Task directions: Return every line of all the records below word for word, omitting the pictures.

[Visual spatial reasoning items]
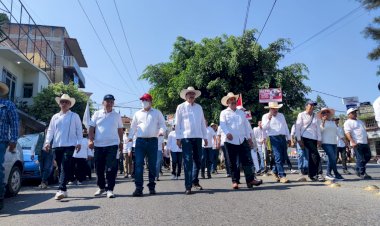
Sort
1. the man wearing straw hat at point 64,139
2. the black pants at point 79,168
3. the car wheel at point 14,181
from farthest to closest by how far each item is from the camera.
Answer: the black pants at point 79,168 < the car wheel at point 14,181 < the man wearing straw hat at point 64,139

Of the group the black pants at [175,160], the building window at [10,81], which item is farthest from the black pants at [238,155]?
the building window at [10,81]

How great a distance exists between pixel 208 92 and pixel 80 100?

Answer to the exercise:
Sort
1. the man wearing straw hat at point 64,139
2. the black pants at point 79,168
3. the car wheel at point 14,181
from farthest to closest by how far each item is from the camera.
Answer: the black pants at point 79,168 < the car wheel at point 14,181 < the man wearing straw hat at point 64,139

Of the group the black pants at [175,160], the building window at [10,81], which item is farthest from the black pants at [238,155]?
the building window at [10,81]

How great a distance exists between pixel 208 92 and pixel 80 100?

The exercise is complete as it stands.